His supervisor obviously saw the effect his announcement had on Niko. “The waiter waited for his customer to return, but she never did. When the owner of the café searched the yellow bag for I.D., he found it belonged to Alyson Moore from America. The owner recognized her name from all the news reports about her incident at the Louvre and her death from the shooting. So, he called the police, who notified me.” He cracked his cane across the top of Niko’s desk. “I better damned well get some answers. Honest answers and fast!”

“Have someone bring the shoulder bag and sketch pad to me.” Niko fought the fear clawing at his gut like a rabid animal.

Someone had Aly.

“At this point, you have no right to demand anything!” Henri’s voice roared. “I want some answers.”

Jean-Luc stood and moved next to Niko. “When the ambulance took Alyson to the hospital, we thought a subterfuge would keep her safe.”

Henri glanced from Jean-Luc to Niko. “We? You two stick closer than Siamese twins. Why was I left out of the loop?”

“Would you have agreed to our plan? I had to protect Aly. I couldn’t take any chances with her life.” Niko’s mind raced to compute data: Aly was missing. She left behind her bag—a gift from her dad—and her sketch pad. Therefore she left the café against her will.

She’d been abducted. He guessed just like the earring and bangle left behind for clues, she left her bag and sketch pad for clues.

“Aly?” His superior leaned back in his chair and sighed. “Damn, your dick got the best of you again, didn’t it, boy?”

Niko wanted to choke the man. He had no clue about the essence of Aly’s goodness and strength. No idea how much he loved her.

“So just whom did the department pay to have cremated?” Their superior glowered first at Niko and then Jean-Luc.

Jean-Luc sat on the corner of Niko’s desk. “I found a homeless woman in the morgue. The city would have paid for her cremation anyway. We just gave her a name, an identity.”

“The city, yes, but we are budgeted by the country of France. Again, I’m asking why am I just now hearing about this?”

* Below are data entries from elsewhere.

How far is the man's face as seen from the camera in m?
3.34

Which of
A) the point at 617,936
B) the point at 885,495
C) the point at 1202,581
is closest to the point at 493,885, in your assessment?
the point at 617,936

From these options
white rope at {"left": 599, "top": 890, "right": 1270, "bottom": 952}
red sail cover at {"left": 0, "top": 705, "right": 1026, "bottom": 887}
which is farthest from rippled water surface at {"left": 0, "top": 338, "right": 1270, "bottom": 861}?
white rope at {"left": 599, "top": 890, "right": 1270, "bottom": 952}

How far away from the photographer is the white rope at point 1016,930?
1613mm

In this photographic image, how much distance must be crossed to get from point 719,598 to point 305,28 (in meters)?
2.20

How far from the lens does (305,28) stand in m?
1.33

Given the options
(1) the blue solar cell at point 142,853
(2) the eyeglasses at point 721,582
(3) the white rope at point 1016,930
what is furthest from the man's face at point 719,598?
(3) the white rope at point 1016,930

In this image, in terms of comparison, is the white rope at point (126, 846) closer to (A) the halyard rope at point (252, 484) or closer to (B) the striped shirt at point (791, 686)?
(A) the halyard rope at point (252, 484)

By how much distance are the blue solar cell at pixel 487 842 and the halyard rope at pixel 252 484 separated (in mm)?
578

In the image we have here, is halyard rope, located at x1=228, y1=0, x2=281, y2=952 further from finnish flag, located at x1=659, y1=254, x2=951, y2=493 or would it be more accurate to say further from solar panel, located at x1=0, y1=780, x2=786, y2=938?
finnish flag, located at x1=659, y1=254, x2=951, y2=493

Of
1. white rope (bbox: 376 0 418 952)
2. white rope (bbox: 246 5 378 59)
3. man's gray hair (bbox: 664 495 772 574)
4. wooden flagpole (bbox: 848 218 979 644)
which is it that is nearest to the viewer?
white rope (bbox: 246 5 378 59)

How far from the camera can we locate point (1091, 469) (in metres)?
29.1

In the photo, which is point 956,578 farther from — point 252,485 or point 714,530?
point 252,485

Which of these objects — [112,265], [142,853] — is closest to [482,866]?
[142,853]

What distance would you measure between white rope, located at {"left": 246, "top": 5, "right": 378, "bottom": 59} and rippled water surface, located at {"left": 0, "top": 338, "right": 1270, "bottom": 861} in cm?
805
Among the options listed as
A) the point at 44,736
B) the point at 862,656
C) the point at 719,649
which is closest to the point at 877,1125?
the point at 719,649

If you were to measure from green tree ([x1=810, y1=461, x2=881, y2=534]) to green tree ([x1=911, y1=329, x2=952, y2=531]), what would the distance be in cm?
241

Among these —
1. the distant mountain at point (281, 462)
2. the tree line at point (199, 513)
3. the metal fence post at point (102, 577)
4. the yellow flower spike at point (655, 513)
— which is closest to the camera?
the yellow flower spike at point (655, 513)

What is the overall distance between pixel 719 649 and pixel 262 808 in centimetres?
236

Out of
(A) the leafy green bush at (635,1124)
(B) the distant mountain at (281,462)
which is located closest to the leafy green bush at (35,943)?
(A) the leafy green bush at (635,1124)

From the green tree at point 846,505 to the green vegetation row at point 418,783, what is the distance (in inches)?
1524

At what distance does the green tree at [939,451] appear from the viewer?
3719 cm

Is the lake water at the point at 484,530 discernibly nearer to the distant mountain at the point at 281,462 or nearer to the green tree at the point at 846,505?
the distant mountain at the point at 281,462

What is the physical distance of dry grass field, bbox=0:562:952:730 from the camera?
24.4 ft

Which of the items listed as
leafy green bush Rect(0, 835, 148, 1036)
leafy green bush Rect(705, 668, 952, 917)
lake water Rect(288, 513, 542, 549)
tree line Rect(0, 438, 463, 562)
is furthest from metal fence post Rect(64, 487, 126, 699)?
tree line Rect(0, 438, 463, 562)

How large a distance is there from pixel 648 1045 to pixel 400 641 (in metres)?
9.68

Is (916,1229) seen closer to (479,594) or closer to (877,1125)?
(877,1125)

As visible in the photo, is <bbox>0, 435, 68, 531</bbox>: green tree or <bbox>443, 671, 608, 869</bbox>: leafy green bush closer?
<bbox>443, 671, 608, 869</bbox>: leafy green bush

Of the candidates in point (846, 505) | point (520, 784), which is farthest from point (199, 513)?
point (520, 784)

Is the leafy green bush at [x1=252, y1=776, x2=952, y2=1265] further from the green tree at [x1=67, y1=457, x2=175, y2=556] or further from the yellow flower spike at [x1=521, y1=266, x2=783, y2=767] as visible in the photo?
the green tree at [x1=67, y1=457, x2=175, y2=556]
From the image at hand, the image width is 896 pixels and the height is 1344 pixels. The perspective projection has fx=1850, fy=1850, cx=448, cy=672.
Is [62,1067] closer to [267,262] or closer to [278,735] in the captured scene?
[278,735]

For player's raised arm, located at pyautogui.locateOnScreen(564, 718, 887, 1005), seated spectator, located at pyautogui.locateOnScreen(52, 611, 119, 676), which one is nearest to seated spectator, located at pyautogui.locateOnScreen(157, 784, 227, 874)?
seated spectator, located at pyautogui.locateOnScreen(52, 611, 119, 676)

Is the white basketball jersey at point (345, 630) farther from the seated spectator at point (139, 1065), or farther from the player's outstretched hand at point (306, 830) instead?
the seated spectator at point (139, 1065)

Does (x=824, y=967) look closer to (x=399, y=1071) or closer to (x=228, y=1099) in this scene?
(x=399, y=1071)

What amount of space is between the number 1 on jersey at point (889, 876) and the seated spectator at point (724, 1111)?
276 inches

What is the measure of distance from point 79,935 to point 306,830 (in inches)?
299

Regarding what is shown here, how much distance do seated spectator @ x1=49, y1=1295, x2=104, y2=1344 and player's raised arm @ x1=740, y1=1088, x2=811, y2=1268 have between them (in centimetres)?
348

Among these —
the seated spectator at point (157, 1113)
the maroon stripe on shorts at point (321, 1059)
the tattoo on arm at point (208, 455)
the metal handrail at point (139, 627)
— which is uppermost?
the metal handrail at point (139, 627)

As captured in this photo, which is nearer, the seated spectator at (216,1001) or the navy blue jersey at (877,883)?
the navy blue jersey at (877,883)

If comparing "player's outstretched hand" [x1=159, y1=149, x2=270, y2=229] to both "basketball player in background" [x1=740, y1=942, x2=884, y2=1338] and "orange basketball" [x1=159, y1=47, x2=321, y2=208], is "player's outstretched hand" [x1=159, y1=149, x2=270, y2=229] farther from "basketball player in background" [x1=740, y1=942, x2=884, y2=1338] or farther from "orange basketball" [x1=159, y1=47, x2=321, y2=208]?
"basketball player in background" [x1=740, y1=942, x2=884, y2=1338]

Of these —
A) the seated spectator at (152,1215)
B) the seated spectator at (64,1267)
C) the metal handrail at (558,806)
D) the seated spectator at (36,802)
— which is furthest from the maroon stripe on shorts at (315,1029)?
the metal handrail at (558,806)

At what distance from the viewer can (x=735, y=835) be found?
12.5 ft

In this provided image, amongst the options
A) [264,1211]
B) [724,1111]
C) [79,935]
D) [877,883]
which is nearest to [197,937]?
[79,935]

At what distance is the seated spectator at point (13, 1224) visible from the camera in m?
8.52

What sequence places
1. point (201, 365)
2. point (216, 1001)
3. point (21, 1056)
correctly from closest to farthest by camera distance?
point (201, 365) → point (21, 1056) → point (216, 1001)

“Because you would have ranted just like you’re doing now. Because you would have considered our plan’s effects on you, not on her safety. Just like you’re doing now.” Niko stood. “A woman is missing, no doubt in The Red Hand’s captivity. You know their penchant for violence and yet you want to waste time complaining because you were excluded from something.” Niko turned to Jean-Luc. “How soon can we get this raid on the move?”

Henri stood and leaned on his cane, his eyes opened wide. “Raid? What raid?”